Le Wendigo
Destiné à renforcer le tabou qui entoure la pratique du cannibalisme, le mythe du Wendigo imagine les maléfices qui menacent ceux qui osent consommer de la chair humaine. Le Wendigo - qui donne les Wendigowak au pluriel - est en effet une créature maléfique, de nature anthropophage et dotée d'un appétit insatiable, que l'on associe aux péchés de gourmandise et de cupidité. On le retrouve dans tout le folklore d'Amérique du Nord et particulièrement au sein des croyances des tribus Ojibwe, Micmac, Cri, Innu et Naskapi, de culture algonquienne. Solidement ancré dans les légendes amérindiennes, il posséderait des liens avec le Chupa Cabra d'Amérique du Sud et aurait été, pour les natifs, une manière de caractériser l'homme blanc et sa soif de l'or.

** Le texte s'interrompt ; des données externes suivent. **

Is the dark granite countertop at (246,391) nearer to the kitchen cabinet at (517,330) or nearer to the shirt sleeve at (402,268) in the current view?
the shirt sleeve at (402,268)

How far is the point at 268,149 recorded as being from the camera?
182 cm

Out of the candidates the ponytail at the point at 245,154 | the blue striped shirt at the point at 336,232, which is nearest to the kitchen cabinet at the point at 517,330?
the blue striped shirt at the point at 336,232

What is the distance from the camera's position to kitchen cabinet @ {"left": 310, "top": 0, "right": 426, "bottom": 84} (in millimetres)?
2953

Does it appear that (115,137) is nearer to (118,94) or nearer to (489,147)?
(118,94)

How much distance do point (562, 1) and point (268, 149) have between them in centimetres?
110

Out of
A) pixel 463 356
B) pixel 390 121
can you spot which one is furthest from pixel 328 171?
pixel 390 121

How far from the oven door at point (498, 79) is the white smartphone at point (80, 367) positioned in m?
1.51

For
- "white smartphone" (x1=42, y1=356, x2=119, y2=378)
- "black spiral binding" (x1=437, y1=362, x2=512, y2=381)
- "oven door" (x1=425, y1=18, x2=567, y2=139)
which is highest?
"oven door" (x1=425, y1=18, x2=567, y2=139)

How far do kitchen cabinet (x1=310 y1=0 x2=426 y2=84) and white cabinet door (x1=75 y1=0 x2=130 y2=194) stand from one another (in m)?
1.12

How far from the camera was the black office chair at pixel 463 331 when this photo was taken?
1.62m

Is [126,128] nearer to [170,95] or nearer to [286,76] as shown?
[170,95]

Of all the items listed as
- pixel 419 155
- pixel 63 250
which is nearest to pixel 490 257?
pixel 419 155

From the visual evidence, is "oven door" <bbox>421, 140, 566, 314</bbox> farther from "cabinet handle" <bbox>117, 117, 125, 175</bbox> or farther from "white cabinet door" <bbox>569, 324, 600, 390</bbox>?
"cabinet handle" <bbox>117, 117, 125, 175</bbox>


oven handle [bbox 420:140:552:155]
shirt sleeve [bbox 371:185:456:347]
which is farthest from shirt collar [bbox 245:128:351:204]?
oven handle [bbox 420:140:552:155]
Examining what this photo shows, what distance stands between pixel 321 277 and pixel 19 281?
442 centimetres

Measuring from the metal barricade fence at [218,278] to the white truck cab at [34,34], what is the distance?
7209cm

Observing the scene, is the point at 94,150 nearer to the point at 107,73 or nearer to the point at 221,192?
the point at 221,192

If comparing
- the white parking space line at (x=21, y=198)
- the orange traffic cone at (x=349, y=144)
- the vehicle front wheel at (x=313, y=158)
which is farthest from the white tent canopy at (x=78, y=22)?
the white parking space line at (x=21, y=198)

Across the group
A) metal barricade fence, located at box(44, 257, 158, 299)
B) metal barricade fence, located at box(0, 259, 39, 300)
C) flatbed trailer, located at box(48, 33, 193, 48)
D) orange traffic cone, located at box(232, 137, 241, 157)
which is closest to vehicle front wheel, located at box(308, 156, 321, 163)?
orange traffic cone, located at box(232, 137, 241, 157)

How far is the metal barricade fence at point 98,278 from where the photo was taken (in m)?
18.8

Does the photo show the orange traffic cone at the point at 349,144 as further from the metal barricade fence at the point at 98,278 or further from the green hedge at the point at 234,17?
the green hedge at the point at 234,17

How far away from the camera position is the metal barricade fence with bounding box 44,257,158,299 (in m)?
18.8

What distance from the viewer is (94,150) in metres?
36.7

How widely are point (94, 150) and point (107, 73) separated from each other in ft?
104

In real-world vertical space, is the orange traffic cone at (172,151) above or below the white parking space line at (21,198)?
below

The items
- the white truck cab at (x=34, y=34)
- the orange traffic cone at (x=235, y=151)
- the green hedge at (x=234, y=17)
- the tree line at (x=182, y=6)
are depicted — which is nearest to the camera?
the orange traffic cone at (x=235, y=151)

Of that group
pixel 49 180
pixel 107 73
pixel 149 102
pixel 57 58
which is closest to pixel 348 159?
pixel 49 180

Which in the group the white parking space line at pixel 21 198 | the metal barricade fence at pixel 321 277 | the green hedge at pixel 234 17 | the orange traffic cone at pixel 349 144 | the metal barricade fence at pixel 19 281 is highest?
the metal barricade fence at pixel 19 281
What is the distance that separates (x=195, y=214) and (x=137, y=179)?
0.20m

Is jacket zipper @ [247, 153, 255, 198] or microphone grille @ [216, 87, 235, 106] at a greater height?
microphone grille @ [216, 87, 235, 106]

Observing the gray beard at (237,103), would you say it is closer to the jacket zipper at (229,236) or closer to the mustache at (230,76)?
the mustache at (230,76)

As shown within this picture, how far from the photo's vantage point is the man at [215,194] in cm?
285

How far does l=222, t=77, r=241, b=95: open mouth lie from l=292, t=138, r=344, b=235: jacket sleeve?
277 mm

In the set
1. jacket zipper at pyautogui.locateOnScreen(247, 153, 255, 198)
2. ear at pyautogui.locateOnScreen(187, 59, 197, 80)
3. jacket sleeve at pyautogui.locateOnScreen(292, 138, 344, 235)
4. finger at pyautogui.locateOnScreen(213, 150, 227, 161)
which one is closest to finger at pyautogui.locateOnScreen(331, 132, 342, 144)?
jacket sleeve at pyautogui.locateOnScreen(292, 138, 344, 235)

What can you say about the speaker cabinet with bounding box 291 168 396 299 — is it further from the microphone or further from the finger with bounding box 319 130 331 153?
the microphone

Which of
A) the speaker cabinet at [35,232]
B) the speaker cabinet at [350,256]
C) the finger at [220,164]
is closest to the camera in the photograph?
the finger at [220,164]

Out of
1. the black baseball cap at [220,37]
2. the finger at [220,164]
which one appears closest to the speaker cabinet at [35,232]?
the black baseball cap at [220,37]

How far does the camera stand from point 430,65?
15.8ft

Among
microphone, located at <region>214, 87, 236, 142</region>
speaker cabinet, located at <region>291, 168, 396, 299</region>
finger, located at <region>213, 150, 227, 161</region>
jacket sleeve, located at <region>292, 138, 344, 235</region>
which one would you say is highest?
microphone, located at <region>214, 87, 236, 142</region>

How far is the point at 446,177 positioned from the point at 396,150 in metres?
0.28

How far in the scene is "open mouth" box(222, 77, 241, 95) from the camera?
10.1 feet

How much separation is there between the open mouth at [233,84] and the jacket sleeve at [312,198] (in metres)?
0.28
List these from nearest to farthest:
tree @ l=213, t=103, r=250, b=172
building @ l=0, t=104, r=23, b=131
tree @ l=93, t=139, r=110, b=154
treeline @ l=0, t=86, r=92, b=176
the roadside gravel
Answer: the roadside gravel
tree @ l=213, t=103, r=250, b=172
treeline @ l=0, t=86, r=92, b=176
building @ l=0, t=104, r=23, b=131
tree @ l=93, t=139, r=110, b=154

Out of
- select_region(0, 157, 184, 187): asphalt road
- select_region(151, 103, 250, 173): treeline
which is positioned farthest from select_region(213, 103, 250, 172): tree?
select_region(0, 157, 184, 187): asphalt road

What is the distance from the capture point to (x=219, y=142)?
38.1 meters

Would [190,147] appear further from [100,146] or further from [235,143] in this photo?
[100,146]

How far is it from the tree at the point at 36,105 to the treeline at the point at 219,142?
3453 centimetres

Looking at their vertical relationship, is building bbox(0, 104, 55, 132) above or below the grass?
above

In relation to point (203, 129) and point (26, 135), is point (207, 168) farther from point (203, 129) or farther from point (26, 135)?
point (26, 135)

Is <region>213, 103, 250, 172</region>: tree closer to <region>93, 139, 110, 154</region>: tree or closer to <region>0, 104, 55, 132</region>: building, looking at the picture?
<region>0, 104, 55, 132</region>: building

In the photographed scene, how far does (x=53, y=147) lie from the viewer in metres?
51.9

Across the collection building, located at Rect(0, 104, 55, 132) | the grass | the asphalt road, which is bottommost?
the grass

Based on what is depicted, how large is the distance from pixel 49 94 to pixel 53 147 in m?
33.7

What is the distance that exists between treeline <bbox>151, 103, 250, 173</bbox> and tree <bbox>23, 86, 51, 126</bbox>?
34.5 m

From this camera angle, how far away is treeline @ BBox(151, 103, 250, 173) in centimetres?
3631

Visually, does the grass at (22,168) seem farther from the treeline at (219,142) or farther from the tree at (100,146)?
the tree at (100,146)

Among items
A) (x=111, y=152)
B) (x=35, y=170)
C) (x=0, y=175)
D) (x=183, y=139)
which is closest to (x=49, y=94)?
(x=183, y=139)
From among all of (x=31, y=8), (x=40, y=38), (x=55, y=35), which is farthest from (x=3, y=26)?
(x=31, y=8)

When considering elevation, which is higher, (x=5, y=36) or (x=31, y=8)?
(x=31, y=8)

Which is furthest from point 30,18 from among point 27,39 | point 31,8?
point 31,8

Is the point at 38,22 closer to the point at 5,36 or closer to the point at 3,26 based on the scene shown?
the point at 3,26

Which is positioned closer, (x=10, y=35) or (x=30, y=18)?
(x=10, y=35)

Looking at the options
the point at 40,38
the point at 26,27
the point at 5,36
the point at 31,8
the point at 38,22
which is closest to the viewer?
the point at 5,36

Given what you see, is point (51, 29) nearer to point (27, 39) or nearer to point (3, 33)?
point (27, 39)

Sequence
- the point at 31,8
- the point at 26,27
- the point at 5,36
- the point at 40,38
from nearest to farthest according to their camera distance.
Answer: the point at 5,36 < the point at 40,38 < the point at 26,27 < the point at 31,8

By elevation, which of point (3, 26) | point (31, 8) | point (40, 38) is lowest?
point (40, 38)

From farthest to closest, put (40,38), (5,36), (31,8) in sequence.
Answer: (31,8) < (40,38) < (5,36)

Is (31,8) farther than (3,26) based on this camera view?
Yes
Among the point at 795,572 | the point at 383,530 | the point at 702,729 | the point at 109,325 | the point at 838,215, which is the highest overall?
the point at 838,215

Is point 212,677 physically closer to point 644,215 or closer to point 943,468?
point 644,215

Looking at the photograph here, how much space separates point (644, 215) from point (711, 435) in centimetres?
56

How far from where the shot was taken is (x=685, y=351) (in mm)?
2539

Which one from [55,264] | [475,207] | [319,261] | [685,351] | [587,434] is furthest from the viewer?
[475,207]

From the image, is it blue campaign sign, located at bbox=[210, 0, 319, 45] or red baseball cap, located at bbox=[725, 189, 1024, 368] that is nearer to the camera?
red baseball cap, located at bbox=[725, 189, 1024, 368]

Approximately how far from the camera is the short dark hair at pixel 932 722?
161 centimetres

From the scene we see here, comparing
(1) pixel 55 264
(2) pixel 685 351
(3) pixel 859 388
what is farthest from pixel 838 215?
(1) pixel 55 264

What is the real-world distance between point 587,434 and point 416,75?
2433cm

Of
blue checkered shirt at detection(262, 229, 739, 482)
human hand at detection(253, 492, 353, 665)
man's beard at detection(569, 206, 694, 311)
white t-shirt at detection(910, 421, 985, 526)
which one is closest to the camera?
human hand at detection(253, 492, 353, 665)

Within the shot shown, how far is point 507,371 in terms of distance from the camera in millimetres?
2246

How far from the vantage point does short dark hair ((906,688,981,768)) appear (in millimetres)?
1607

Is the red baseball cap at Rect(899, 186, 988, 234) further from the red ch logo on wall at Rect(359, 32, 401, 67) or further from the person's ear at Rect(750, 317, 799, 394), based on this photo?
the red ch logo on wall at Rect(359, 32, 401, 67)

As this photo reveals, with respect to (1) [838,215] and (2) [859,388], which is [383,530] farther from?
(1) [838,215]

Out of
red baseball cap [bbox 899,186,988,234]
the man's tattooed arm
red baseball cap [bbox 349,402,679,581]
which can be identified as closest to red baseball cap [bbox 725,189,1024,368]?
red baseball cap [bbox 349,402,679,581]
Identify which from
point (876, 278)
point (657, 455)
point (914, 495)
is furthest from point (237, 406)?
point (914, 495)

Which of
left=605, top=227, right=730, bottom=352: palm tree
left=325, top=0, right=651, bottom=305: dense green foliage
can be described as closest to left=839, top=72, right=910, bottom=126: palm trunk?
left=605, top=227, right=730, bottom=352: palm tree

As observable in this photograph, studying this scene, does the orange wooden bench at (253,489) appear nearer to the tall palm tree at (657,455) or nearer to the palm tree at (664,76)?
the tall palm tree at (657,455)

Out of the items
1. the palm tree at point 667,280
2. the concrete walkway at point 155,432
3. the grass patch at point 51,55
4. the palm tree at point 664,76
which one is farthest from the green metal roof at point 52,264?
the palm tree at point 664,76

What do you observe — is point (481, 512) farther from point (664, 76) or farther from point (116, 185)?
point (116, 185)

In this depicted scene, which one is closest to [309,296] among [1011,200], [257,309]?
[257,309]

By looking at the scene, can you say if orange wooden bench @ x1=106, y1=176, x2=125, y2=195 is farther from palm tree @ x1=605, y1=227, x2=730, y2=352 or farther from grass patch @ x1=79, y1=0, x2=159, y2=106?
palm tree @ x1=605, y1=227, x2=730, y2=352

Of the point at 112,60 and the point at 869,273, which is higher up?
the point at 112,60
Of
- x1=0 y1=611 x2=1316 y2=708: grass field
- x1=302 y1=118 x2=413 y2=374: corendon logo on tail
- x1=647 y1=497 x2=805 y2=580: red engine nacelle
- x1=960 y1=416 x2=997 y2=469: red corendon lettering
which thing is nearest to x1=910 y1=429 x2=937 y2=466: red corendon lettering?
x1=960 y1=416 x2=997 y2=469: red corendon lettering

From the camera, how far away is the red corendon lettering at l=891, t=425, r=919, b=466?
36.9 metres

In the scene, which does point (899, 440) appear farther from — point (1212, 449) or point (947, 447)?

Symbole du froid et de la famine hivernale, il hante les bois à la recherche d'humains égarés pour satisfaire sa faim douloureuse. Mais rien ne peut combler le vide qu'il possède au creux de l'estomac, et bien qu'il dévore sans cesse de nouvelles proies, son corps ne peut que maigrir et s'affaiblir. Néanmoins, quelques variantes du mythe proposent que le Wendigo grandisse à chaque repas, sans s'épaissir pour autant. Certaines tribus le décrivent alors comme si grand que sa tête dépasse la cime des arbres lorsqu'il se tient droit. D'autres parlent d'un être fait de glace dont la présence est annoncée par de soudains vents violents. Un cri déchirant et une odeur si nauséabonde qu'elle fait fuir le gibier sont également parfois décrits. Un chercheur et enseignant Ojibwa du nom de Basil Johnston le décrit de la façon suivante : « Le Wendigo était émacié à un point extrême, sa peau desséchée tirée et tendue sur ses os. Avec ses os poussant contre sa peau, elle même de la couleur des cendres grises de la mort, et ses yeux repoussés au plus profond de leurs orbites, le Wendigo ressemblait à un squelette récemment déterré de sa tombe. Ses lèvres, étaient en lambeaux […] souillé de sang et de souffrance et de suppurations de la chair, le Wendigo dégageait une odeur étrange et inquiétante de dégradation et de décomposition, de mort et de corruption. »
Il existe plusieurs manières de devenir un Wendigo, car comme je le supposais plus haut, on ne naît pas tel. En hiver, alors que les conditions climatiques deviennent particulièrement rudes et que la famine s'installe, certains humains peuvent être tentés par le cannibalisme : erreur, car celui qui s'y adonne se verra condamné à mourir éternellement de faim sous la forme d'un Wendigo. Il est également possible d'en devenir un en étant possédé par un esprit lors d'une balade en forêt ou suite à une malédiction. La gourmandise et la cupidité peuvent elles aussi déclencher une transformation. Le Wendigo, à l'instar des lycans ou loup-garous, peut être tué à l'aide d'une balle en argent. Il est également possible de s'en débarrasser par le feu, puisque comme toute créature de l'hiver qui se respecte, il n'apprécie pas la chaleur.
L'importance de ce mythe dans la culture amérindienne est à mesurer. Non seulement il a donné lieu à plusieurs pratiques rituelles et a permis de lutter contre le cannibalisme, mais il a été à la source d'une pathologie mentale que certains psychologues désignent comme la Psychose du Wendigo. Inconnu chez les autres peuples, ce trouble déclenche une violence inhabituelle et un désir insatiable de chair humaine chez des hommes et des femmes marqués par la croyance au Wendigo et se croyant possédés. Bien souvent, une visite chez un sorcier ou un médecin suffit à calmer le malade, mais parfois, il passe à l'acte. Mais de nombreux spécialistes de la question estiment que cette psychose n'a jamais existé et qu'elle a seulement servi à expliquer des pulsions cannibales, voire à condamner des innocents ayant montré un peu plus de violence qu'à l'accoutumée, lors de chasses aux sorcières.